Every line of the records that contains "simpl" should be tallied, and only the resulting number returned.
┌──
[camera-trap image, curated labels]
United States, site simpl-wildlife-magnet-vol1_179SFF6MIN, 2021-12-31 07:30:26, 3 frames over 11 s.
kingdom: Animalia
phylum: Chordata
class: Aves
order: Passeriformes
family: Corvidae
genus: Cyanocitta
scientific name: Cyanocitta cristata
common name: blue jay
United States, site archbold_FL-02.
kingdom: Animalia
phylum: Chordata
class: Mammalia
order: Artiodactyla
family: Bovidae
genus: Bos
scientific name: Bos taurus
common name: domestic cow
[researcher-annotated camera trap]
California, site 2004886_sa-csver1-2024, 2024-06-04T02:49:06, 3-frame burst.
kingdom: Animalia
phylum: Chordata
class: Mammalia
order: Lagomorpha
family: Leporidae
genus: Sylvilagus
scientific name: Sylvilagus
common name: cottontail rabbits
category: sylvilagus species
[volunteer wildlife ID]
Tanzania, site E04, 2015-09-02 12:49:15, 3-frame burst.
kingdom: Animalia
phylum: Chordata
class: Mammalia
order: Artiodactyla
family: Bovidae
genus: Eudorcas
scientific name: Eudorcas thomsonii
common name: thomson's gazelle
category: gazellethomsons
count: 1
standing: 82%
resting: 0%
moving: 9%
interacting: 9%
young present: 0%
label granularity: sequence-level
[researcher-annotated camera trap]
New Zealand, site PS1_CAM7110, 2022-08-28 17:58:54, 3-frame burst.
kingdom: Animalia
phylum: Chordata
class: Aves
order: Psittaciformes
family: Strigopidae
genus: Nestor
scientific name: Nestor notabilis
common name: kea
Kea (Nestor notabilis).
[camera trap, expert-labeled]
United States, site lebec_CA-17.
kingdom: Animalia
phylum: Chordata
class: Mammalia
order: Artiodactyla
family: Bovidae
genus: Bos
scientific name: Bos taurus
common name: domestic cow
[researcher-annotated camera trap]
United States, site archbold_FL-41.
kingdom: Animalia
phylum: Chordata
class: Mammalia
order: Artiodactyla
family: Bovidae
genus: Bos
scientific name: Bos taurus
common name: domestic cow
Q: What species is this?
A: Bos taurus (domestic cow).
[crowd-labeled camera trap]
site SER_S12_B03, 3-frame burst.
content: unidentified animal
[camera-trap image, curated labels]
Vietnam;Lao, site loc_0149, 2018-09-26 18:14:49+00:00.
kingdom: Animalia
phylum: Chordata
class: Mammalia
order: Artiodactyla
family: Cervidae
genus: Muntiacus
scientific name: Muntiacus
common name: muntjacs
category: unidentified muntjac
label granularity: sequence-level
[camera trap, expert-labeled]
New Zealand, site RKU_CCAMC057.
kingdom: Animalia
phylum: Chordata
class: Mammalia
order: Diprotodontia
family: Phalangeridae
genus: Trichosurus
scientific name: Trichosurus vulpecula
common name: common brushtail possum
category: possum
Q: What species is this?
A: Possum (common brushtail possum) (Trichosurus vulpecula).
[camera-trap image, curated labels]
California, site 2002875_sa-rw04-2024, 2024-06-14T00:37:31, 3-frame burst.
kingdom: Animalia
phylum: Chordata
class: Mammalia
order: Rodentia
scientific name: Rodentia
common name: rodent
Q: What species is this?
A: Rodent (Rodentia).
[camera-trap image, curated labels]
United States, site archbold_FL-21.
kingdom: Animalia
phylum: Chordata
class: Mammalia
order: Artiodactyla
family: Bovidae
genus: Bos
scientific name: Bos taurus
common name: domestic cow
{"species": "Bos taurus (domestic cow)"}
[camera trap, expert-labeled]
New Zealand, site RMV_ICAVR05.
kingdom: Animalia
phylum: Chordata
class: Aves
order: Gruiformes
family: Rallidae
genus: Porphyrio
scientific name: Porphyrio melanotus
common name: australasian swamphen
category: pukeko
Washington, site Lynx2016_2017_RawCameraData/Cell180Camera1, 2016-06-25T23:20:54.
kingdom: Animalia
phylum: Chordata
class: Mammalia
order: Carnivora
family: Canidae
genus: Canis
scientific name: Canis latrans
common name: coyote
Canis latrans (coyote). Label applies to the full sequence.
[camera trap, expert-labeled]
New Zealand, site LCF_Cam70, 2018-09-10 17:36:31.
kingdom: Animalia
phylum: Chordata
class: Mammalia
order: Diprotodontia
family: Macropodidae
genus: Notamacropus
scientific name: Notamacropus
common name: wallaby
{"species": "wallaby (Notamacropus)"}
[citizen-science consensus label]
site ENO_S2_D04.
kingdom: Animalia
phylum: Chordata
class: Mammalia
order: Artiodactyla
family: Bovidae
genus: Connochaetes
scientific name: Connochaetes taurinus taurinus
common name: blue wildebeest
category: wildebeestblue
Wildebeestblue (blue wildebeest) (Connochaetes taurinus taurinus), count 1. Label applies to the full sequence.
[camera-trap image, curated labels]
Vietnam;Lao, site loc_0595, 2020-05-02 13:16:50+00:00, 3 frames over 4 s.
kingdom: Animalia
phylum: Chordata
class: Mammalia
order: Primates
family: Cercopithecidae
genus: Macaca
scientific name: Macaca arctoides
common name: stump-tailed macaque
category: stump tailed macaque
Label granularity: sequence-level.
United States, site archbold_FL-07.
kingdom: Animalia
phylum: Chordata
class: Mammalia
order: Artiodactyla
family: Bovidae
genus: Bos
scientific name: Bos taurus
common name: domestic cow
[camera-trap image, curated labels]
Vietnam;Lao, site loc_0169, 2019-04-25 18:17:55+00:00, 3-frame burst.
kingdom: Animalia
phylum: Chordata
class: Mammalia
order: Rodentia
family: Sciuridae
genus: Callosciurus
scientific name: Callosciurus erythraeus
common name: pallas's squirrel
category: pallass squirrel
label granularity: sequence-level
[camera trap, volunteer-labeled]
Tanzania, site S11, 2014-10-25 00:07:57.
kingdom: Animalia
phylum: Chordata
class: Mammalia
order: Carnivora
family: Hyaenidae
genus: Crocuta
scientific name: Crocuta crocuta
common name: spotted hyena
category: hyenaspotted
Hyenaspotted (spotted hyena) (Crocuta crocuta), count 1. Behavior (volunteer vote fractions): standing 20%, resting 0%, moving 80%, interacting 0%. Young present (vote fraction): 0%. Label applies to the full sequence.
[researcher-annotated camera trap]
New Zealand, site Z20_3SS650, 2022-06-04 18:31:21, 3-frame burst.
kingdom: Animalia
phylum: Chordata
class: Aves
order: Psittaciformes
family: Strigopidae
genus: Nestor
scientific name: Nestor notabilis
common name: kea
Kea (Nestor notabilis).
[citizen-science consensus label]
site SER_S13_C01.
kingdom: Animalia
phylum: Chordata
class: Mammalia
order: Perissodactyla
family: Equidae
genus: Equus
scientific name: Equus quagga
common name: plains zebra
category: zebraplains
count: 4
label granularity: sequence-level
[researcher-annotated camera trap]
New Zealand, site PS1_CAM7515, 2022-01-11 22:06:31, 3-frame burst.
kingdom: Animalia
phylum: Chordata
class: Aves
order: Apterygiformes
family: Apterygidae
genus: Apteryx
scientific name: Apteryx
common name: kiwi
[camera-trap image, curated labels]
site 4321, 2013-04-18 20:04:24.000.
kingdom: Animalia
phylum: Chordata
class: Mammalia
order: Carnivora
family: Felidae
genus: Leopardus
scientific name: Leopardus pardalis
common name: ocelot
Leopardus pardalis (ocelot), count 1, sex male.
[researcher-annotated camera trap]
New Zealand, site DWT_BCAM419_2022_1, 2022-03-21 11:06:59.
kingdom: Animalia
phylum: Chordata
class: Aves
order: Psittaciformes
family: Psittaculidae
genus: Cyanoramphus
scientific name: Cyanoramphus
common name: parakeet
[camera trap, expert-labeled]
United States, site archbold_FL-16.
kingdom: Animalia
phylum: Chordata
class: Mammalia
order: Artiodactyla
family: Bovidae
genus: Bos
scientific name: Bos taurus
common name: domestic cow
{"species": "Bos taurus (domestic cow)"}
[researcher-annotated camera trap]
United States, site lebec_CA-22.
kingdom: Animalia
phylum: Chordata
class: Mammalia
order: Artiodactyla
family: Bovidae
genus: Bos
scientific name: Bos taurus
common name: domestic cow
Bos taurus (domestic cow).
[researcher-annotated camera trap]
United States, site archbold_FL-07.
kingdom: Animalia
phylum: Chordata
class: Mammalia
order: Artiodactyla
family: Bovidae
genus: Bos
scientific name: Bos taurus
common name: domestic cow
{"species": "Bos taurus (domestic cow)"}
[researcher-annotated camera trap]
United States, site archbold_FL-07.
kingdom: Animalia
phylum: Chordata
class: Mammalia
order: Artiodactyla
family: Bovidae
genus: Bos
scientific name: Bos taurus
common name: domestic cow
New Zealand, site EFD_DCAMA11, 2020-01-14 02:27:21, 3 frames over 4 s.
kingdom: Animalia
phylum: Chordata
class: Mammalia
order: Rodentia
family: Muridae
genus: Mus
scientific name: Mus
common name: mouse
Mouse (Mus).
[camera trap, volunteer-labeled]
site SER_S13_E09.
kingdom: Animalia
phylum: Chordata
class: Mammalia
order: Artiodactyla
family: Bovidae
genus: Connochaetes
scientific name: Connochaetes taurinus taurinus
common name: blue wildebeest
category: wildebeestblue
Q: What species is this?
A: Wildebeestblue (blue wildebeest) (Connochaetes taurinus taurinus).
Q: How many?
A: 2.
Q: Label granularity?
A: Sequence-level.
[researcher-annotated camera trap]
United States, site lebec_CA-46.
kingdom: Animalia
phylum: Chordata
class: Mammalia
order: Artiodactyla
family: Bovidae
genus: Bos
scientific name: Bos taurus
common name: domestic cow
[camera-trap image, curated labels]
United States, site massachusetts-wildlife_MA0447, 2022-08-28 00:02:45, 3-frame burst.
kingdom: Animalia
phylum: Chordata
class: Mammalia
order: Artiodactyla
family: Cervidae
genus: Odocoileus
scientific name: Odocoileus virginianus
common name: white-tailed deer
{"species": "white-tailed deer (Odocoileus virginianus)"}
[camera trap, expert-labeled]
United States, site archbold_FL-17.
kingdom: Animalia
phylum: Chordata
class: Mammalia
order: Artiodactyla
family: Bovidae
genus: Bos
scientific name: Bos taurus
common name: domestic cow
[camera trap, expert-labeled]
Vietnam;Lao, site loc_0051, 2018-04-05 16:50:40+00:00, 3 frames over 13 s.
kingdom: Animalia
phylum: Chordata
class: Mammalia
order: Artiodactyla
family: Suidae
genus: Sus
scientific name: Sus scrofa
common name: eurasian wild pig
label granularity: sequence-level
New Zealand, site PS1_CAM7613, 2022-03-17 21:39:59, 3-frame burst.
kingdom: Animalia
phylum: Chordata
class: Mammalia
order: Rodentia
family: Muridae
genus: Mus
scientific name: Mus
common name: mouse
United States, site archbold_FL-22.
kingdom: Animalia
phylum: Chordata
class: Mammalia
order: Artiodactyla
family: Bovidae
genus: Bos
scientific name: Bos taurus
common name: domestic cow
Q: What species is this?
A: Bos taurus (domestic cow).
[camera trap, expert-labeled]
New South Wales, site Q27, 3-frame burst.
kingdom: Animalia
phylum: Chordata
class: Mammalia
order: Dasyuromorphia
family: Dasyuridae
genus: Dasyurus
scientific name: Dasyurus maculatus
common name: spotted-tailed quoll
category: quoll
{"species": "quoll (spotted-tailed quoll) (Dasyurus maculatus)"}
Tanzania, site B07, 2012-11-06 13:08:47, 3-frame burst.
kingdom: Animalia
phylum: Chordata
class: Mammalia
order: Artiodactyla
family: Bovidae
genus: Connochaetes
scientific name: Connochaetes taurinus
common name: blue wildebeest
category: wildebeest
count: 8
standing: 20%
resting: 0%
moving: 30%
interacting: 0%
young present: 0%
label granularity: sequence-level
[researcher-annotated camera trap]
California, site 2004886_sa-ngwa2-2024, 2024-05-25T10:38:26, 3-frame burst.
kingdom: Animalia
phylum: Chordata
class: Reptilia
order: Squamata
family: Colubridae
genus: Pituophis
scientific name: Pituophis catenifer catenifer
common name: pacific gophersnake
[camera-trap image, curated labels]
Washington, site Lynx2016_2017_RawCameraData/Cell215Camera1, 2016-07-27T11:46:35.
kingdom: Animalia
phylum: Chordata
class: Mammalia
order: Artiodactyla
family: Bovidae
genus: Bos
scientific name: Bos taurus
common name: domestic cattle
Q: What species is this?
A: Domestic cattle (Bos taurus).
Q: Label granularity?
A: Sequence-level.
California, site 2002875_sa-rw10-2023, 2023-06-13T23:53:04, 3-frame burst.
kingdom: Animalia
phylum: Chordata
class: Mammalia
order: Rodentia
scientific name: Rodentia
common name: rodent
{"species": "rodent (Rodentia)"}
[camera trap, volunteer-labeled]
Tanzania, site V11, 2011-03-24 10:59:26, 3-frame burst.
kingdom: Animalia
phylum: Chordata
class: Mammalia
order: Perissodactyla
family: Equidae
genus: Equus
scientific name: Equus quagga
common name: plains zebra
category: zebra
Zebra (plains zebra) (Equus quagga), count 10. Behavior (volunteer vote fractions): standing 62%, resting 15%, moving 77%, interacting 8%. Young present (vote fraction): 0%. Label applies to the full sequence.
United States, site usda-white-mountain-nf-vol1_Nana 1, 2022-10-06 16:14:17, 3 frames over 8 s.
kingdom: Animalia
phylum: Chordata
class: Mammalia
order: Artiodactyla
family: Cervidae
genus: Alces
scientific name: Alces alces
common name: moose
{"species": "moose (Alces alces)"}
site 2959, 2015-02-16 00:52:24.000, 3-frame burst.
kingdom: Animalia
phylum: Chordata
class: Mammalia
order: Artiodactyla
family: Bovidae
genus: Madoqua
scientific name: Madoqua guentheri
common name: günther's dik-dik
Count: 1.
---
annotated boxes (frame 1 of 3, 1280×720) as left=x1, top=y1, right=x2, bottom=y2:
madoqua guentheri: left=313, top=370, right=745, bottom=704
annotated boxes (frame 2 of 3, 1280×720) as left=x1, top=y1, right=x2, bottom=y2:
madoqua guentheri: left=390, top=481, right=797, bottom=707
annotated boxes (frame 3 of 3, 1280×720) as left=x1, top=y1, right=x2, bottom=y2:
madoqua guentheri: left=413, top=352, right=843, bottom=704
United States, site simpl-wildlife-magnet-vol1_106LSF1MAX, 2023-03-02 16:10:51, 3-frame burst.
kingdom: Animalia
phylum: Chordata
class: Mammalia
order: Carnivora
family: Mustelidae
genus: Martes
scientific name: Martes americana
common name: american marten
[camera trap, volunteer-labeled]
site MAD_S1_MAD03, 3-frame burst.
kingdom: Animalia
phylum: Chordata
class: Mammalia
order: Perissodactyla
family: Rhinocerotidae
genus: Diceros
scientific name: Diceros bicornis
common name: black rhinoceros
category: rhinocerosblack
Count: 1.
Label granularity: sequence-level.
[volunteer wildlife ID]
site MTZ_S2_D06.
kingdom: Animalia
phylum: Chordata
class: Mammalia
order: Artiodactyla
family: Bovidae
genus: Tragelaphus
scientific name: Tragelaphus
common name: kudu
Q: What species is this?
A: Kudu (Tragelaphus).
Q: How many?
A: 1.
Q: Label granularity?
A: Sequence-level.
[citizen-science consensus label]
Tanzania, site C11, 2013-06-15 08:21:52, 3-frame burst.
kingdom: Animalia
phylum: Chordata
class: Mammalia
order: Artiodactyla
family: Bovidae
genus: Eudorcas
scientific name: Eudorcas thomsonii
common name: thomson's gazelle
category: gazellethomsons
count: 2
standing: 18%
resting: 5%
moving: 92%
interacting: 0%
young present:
└──
▶ _EXERCISE OUTPUT_: 2